Google Groups no longer supports new Usenet posts or subscriptions. Historical content remains viewable.
Dismiss

check for Gaussianity in high dimensional data sets

3 views
Skip to first unread message

Yan Tian

unread,
Dec 23, 2009, 2:25:46 PM12/23/09
to
Hi,

I have a sample data matrix X with d features (rows) and n samples
(columns). I want to check if X comes from a Gaussian

Distribution with unknown mean and covariance. The dimension of the
features is several order or magnitude larger than the columns (sample
covariance is rank deficient).

Does anybody knows some tests to check for Gaussianity in high
dimensional data sets? How do I know if my sample follows a Gaussian
distribution?

Thanks.

Rich Ulrich

unread,
Dec 23, 2009, 7:04:19 PM12/23/09
to
On Wed, 23 Dec 2009 11:25:46 -0800 (PST), Yan Tian
<tiany...@gmail.com> wrote:

>
>I have a sample data matrix X with d features (rows) and n samples
>(columns). I want to check if X comes from a Gaussian

- not really important, but almost everyone describes
features in columns and separate cases in separate rows...

>
>Distribution with unknown mean and covariance. The dimension of the
>features is several order or magnitude larger than the columns (sample
>covariance is rank deficient).
>
>
>
>Does anybody knows some tests to check for Gaussianity in high
>dimensional data sets? How do I know if my sample follows a Gaussian
>distribution?
>

Extract principal components and apply univariate tests.
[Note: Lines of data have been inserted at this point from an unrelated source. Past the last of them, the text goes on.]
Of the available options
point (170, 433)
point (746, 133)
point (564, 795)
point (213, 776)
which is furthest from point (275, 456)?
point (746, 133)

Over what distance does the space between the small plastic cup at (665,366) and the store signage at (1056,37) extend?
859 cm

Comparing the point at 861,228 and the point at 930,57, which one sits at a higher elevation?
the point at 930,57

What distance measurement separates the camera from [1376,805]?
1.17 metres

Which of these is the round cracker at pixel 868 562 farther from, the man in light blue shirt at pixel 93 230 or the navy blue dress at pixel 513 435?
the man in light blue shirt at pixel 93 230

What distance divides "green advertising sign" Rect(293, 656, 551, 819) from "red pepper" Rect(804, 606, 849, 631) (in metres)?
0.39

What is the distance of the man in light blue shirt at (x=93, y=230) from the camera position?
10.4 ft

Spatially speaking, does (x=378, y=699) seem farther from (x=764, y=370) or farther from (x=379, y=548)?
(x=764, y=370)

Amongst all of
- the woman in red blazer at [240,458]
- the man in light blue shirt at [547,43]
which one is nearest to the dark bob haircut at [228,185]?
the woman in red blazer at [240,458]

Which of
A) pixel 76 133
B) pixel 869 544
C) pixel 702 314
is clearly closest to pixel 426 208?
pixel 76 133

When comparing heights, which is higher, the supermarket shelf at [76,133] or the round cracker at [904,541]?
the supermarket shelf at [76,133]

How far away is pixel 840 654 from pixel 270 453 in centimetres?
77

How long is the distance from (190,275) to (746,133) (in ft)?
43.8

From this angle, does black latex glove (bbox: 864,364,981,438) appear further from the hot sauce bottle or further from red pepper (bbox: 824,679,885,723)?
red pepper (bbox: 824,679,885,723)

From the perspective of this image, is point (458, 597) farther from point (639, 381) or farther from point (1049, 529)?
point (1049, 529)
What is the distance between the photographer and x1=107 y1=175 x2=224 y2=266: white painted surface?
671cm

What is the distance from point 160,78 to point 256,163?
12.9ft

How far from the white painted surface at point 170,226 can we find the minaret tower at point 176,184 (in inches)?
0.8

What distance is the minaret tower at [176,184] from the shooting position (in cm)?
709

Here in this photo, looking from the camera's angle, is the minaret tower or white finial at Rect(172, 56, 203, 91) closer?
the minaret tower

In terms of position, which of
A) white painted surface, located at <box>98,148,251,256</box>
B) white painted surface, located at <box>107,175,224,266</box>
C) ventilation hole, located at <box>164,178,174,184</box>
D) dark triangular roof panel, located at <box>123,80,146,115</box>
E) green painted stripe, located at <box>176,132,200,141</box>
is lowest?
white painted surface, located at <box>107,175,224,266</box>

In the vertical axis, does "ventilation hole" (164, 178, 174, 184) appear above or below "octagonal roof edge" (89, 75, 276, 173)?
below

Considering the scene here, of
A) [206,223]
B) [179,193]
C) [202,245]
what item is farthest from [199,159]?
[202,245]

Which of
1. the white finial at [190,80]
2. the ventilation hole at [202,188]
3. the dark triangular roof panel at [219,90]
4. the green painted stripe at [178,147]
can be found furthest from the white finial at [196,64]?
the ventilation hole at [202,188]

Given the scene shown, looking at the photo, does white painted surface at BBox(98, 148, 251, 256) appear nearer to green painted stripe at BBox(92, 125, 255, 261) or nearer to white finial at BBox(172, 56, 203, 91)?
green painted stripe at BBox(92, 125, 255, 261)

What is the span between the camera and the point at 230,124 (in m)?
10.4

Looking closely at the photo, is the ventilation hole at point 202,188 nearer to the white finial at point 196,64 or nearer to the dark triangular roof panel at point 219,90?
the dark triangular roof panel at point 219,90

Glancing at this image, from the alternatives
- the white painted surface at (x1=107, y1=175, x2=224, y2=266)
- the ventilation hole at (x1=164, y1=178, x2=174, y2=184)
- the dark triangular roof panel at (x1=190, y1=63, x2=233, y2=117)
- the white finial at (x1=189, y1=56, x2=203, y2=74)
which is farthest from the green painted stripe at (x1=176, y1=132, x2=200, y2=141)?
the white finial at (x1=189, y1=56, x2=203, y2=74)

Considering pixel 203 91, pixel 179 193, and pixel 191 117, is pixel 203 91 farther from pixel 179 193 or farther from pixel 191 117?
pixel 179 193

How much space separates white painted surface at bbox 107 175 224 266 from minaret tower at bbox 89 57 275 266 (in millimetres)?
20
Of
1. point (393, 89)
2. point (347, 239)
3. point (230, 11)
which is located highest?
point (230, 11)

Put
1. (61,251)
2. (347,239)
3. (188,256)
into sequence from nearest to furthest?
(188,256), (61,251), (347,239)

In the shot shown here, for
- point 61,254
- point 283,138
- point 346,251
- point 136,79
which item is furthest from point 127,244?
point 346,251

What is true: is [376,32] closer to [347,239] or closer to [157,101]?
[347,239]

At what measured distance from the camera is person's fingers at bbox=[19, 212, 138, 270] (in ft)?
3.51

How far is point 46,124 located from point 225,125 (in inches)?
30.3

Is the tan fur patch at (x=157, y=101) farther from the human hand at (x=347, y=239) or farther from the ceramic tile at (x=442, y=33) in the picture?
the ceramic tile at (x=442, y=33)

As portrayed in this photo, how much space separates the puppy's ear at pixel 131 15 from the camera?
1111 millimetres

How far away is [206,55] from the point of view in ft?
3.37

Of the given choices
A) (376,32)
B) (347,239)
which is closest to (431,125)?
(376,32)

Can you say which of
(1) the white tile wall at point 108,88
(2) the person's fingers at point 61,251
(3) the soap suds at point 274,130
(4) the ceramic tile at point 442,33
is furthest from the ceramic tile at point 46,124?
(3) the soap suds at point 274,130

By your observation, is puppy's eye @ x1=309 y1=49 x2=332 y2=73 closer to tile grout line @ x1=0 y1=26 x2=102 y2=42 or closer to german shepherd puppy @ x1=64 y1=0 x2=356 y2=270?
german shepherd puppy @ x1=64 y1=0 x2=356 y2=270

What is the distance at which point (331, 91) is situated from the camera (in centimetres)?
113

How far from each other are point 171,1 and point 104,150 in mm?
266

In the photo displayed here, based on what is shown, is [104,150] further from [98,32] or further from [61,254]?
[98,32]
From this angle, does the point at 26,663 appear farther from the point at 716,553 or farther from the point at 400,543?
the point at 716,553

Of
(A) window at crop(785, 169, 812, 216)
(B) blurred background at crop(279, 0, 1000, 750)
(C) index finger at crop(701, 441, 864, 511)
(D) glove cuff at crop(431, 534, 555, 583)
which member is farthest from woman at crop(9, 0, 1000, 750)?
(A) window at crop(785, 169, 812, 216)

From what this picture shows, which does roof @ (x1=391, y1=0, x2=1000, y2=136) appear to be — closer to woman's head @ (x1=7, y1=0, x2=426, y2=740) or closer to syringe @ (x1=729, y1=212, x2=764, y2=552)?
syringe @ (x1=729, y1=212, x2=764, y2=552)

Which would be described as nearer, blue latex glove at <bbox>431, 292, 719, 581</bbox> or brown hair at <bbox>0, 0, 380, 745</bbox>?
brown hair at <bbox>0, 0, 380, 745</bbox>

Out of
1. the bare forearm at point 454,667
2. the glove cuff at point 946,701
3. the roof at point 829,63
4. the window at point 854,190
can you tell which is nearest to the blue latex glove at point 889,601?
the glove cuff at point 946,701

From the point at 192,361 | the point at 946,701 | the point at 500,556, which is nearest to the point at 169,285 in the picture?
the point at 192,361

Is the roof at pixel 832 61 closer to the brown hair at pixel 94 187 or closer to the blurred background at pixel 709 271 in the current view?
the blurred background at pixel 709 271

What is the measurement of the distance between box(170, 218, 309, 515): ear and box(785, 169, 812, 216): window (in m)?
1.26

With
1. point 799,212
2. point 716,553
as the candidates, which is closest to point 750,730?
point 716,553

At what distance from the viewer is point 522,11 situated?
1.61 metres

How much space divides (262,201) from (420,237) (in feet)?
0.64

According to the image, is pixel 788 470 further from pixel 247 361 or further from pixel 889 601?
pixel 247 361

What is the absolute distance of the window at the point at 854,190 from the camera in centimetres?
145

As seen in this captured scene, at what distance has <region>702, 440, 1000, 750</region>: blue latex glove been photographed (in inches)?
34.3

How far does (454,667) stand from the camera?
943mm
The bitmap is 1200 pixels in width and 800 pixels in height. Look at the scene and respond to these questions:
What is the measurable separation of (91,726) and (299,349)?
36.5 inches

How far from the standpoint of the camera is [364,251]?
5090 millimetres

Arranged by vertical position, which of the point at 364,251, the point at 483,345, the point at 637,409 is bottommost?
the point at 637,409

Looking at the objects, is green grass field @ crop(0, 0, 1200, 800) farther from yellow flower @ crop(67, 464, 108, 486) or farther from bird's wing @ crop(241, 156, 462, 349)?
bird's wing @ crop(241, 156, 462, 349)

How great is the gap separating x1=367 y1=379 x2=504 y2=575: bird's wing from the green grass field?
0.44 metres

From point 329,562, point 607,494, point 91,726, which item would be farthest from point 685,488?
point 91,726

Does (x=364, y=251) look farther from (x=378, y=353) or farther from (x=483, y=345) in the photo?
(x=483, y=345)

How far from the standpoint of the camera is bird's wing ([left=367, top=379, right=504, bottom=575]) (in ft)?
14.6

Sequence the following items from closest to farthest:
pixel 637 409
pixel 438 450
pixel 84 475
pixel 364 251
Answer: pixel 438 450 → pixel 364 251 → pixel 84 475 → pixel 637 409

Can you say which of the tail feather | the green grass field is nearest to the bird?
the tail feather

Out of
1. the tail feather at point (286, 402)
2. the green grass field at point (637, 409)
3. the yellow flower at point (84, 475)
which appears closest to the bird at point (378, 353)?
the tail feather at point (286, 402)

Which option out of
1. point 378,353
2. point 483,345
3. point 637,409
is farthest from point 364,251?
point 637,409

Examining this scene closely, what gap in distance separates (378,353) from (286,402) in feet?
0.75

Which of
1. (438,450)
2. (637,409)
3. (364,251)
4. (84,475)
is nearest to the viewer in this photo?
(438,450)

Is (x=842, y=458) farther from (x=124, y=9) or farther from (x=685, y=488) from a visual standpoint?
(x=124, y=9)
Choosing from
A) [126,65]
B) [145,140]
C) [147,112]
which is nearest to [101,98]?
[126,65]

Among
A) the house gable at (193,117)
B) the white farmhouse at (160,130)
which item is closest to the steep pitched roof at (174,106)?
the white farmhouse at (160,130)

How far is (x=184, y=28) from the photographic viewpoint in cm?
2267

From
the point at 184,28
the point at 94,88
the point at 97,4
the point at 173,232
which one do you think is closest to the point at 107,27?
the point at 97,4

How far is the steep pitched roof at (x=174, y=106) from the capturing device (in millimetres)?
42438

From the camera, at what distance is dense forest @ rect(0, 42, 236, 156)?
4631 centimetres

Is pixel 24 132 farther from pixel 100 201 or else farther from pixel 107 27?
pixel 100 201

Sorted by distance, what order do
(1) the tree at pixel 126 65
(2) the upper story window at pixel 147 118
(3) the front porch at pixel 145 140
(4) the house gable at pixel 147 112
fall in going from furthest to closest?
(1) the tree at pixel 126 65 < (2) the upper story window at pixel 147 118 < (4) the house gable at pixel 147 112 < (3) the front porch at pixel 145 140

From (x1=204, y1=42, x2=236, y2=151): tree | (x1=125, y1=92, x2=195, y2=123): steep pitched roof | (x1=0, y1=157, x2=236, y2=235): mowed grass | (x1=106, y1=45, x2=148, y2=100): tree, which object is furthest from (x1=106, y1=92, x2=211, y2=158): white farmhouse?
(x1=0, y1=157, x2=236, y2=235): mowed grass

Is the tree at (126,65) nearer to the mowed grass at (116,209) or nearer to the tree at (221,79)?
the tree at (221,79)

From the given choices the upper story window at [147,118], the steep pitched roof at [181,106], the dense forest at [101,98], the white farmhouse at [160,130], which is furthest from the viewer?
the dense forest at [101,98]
The really obvious question here is, "What is your purpose?"

Almost nothing is really Gaussian (Normal) if your N can be
large enough for a powerful test. Fortunately, that hardly
ever matters.

Backing up a step, do you really need Normality, or do you
want to know that you have robustness for statistical testing?
- "outliers" are the most common destroyer of robustness, followed
by other sources of heterogeneity of variance.
- The requirement for "normality" in OLS testing is something that
is applied to the residuals. Normality in the variables is more
likely to be a good convenience along the way, than a technical
requirement.

Are you looking for outliers to drop, or for recommendations for
transformations, or is this critical to your theory in some other
fashion? Plotting important Components or variables against
each other is often informative if you are accustomed to looking
at such scatterplots.

--
Rich Ulrich

0 new messages